A Pan-Amazônia é estratégica para a promoção da expansão acelerada do capital internacional por conta dos recursos naturais aqui existentes, mas, também, por que é imprescindível à integração econômica regional. Integração esta que prioriza os mercados e não os povos. Em consonância com tal perspectiva a região vem sendo alvo da execução de muitos e grandes projetos de infraestrutura física como portos, aeroportos, rodovias, hidrovias, hidrelétricas, gasodutos, oleodutos, expansão de linhas de transmissão; além de iniciativas voltadas à definição de marcos regulatórios que promovam a livre circulação de capital e de mercadorias, bem como facilitem o envio de lucros ao exterior.

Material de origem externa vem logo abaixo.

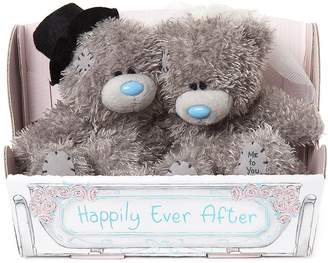 Me To You Happily Ever After Set of 2 Wedding Bears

Por outro lado, os grandes projetos de infraestrutura objetivam garantir aos grandes grupos econômicos nacionais e internacionais o acesso, uso e controle dos recursos naturais da nossa região, assim como permitir a abertura de novos mercados a esses grupos. Este é um dos focos principais dos inúmeros conflitos atualmente existentes na Pan-Amazônia envolvendo indígenas, extrativistas, remanescentes de quilombos, pescadores, camponeses e outros segmentos em luta contra bancos públicos e privados, poderosos grupos de comunicação, mineradoras, madeireiras, agronegócio, parte majoritária da justiça e dos parlamentos, governos e outros mais.
Temos acompanhado atentamente os investimentos estrangeiros na Bolívia. Preocupa-nos o fato de os mesmos, se concretizados, ampliar a dependência boliviana em relação ao exterior, em especial ao Brasil. Exemplo disso é a intenção de que seja construída a hidrelétrica de Cachuela Esperanza, que resultará no aumento da dívida externa boliviana e, conseqüentemente, da sua vulnerabilidade; no remanejamento de centenas de famílias, no alagamento de hectares de florestas, na expansão de atividades predatórias e com fortes vínculos com o mercado internacional em detrimento das atividades desenvolvidas por camponeses, indígenas e outros; tudo para aumentar a oferta de energia para o Brasil que, como único comprador, poderá determinar o preço da mesma tal como ocorre em relação ao Paraguai com a hidrelétrica de Itaipu.
Infelizmente o Banco Nacional de Desenvolvimento Econômico e Social (BNDES) tem servido como o principal instrumento do Estado brasileiro para promover a entrada das grandes empresas brasileiras no mercado interno da Bolívia e de outros países, em associação com grupos econômicos locais e transnacionais.
Queremos com esta carta chamar a atenção de nossos irmãos e de nossas irmãs da Bolívia que o que está em jogo neste momento é definir claramente o que o povo boliviano quer para o seu presente e o seu futuro.
Acreditamos que o debate em relação à construção ou não da rodovia que atravessará o TIPNIS, com financiamento do BNDES, deve servir como instrumento de reflexão nacional sobre os riscos que esse tipo de empreendimento poderá trazer à Bolívia, bem como para identificar os desafios e as potencialidades da Bolívia no atual momento histórico.
De nossa parte desejamos uma Bolívia soberana, justa, democrática e comprometida com a integração dos povos. Contudo, para isto é fundamental que os movimentos sociais do país não se deixem dividir por conta de interesses alheios aos da maioria do povo boliviano.